1.1 Applied Spatial Data Analysis
Spatial and spatio-temporal data are everywhere. Besides those we collect ourselves (is it raining?), they confront us on television, in newspapers, on route planners, on computer screens, on mobile devices, and on plain paper maps. Making a map that is suited to its purpose and does not distort the underlying data unnecessarily is however not easy. Beyond creating and viewing maps, spatial data analysis is concerned with questions not directly answered by looking at the data themselves. These questions refer to hypothetical processes that generate the observed data. Statistical inference for such spatial processes is often challenging, but is necessary when we try to draw conclusions about questions that interest us.
Possible questions that may arise include the following:
  • Does the spatial patterning of disease incidences give rise to the conclusion that they are clustered, and if so, are the clusters found related to factors such as age, relative poverty, or pollution sources?
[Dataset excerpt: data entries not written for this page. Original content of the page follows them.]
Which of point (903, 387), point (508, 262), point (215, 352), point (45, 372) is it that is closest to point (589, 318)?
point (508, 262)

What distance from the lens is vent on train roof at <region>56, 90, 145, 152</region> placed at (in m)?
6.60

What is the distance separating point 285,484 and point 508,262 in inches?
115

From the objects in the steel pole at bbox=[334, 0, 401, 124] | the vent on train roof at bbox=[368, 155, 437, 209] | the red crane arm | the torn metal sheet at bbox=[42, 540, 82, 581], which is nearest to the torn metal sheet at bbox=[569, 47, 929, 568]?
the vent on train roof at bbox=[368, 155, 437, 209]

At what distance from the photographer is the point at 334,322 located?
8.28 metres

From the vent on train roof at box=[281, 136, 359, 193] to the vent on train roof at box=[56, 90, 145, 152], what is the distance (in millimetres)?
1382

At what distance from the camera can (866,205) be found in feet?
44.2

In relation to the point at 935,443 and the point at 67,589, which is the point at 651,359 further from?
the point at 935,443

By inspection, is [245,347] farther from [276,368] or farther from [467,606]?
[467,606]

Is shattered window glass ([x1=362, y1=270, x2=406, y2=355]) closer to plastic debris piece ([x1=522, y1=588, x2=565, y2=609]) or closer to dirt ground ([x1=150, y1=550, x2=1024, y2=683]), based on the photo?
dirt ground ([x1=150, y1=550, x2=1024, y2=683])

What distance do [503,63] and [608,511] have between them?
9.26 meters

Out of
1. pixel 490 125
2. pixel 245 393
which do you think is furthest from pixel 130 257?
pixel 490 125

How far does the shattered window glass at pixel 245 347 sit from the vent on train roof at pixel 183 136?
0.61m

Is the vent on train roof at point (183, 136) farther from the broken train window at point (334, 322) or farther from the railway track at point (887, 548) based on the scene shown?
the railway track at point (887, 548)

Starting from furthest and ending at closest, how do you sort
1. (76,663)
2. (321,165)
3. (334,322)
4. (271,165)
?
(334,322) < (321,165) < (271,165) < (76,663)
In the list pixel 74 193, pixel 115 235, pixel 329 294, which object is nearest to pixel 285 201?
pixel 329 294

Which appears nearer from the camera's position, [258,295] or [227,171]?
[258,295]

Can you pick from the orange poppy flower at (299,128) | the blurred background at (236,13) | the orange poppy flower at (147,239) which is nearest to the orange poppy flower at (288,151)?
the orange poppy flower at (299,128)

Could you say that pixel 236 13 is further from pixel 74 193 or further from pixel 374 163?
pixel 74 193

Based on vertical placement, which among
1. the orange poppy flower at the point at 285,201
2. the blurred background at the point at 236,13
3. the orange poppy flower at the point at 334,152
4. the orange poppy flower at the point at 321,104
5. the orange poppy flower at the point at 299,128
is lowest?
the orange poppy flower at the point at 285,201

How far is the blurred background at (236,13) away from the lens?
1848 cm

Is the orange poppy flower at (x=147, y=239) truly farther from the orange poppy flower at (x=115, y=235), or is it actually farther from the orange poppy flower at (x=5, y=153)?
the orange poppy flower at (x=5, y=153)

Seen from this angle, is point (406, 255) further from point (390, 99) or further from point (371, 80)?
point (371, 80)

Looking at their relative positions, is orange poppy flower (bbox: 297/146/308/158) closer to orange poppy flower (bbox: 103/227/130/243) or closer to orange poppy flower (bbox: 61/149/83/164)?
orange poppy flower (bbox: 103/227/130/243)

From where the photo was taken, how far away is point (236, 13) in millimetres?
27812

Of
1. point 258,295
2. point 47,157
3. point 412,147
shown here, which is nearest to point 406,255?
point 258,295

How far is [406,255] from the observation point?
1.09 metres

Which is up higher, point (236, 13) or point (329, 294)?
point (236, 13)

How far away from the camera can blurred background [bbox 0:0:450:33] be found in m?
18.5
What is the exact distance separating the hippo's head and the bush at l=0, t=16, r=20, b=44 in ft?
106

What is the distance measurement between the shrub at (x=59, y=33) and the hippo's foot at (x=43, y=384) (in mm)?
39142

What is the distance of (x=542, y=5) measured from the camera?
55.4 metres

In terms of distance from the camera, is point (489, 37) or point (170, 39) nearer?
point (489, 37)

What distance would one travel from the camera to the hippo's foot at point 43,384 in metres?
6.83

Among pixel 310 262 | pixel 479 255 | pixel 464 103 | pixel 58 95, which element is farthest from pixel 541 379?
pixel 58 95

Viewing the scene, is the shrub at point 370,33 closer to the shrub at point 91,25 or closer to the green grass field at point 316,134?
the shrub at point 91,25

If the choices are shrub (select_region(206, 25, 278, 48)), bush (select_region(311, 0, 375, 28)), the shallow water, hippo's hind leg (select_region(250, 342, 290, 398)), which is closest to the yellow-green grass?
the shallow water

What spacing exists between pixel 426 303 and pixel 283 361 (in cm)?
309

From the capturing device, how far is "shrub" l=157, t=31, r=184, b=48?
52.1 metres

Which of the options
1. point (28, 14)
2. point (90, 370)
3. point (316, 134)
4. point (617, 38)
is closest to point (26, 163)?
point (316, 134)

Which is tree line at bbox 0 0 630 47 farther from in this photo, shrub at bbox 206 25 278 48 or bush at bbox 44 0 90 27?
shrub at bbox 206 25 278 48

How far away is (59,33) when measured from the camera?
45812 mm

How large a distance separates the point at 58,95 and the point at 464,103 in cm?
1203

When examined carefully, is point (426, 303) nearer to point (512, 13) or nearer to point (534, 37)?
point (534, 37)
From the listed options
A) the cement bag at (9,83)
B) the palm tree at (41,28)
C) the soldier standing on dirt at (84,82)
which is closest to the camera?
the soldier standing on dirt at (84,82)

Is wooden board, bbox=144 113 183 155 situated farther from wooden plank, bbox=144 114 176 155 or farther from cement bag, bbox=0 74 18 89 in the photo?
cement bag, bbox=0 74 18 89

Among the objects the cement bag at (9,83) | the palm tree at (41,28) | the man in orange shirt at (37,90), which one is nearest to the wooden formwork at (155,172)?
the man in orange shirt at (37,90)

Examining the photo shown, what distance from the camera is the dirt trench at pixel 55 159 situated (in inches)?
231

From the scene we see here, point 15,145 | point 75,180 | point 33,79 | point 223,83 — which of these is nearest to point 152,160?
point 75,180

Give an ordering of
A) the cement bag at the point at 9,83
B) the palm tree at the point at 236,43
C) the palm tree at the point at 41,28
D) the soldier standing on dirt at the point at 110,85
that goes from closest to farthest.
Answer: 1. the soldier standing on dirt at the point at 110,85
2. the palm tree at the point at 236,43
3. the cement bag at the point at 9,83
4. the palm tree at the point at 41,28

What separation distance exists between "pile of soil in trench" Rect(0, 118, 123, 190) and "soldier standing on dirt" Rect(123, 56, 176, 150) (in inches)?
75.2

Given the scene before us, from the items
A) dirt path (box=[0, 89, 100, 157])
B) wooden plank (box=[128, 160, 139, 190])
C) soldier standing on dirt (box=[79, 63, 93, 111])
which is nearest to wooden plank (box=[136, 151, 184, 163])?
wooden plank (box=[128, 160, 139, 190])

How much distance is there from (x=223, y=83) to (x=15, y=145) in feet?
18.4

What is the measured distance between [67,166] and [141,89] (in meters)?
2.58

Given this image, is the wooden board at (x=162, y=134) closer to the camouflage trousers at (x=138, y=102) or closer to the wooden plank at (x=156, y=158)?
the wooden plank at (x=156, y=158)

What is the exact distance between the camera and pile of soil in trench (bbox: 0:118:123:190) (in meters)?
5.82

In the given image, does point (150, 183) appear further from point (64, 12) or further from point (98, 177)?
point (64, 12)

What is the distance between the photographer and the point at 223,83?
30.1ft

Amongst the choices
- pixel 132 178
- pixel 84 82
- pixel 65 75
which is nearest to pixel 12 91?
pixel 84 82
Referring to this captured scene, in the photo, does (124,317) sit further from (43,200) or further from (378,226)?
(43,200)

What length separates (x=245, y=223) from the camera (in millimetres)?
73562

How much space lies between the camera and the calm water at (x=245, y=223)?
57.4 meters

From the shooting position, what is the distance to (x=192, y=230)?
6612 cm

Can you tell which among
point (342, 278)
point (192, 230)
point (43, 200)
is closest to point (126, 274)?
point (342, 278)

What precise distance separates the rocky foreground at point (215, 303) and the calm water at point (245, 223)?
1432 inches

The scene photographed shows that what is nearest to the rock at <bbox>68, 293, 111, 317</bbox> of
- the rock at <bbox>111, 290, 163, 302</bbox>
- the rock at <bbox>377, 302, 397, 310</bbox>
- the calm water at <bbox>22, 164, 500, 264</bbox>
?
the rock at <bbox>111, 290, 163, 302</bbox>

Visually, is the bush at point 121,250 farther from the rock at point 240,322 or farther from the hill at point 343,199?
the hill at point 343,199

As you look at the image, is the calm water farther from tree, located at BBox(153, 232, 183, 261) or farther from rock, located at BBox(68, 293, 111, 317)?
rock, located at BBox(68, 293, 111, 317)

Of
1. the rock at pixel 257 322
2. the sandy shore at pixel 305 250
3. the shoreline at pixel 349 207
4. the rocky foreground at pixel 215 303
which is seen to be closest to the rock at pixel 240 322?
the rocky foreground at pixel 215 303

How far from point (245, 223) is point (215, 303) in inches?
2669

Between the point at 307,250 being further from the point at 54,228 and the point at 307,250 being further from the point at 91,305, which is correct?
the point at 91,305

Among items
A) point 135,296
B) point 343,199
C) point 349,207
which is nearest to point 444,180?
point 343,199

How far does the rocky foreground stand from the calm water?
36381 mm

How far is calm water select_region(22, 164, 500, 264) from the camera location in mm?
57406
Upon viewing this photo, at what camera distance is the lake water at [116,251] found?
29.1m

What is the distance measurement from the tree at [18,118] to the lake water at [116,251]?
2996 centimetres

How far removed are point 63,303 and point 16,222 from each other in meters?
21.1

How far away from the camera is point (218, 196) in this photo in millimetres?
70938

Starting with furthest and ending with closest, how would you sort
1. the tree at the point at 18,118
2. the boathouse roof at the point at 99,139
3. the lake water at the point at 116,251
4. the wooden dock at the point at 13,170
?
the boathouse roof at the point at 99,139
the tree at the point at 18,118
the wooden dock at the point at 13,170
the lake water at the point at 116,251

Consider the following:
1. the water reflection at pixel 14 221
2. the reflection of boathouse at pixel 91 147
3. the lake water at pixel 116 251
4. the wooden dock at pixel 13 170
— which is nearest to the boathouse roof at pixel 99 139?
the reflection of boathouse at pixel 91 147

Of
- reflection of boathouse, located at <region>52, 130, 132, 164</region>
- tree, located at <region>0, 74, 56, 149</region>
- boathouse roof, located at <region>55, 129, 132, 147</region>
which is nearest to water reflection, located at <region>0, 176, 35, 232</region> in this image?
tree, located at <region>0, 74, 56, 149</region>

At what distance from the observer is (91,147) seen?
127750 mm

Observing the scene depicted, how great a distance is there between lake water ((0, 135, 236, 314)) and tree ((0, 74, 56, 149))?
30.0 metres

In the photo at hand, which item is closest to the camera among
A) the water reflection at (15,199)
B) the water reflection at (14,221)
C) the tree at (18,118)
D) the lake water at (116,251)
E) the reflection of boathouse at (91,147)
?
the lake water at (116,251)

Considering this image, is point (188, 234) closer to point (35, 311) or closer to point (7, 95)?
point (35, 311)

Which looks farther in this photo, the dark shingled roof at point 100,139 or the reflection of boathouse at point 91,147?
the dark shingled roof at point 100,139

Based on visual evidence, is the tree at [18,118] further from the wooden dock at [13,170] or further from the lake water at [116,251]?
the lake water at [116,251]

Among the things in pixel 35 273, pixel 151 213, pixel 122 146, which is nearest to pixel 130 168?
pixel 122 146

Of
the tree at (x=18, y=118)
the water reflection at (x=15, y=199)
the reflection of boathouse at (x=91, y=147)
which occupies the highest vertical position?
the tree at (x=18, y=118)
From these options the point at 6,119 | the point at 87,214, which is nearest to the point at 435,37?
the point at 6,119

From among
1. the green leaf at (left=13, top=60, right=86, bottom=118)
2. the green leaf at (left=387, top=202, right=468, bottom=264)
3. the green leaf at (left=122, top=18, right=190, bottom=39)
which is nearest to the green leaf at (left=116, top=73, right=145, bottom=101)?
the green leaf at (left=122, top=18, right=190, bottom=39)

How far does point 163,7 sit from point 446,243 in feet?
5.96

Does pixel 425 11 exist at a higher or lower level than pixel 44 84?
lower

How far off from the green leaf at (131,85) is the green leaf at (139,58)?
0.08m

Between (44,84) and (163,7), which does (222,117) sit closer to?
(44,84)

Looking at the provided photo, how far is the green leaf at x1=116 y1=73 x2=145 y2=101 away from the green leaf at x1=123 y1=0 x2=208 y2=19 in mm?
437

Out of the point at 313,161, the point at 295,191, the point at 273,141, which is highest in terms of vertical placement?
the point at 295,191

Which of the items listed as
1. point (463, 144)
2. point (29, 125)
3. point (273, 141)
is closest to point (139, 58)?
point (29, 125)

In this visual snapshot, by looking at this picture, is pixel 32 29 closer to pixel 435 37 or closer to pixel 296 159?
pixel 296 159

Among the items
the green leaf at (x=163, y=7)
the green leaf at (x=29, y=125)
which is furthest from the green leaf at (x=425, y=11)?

  • Given a number of observed soil samples, which part of a study area is polluted?
  • Given scattered air quality measurements, how many people are exposed to high levels of black smoke or particulate matter (e.g. PM10), and where do they live?
  • Do governments tend to compare their policies with those of their neighbours, or do they behave independently?
In this book we will be concerned with applied spatial data analysis, meaning that we will deal with data sets, explain the problems they confront us with, and show how we can attempt to reach a conclusion. This book will refer to the theoretical background of methods and models for data analysis, but emphasise hands-on, do-it-yourself examples using R ; readers needing this background should consult the references. All data sets used in this book and all examples given are available, and interested readers will be able to reproduce them.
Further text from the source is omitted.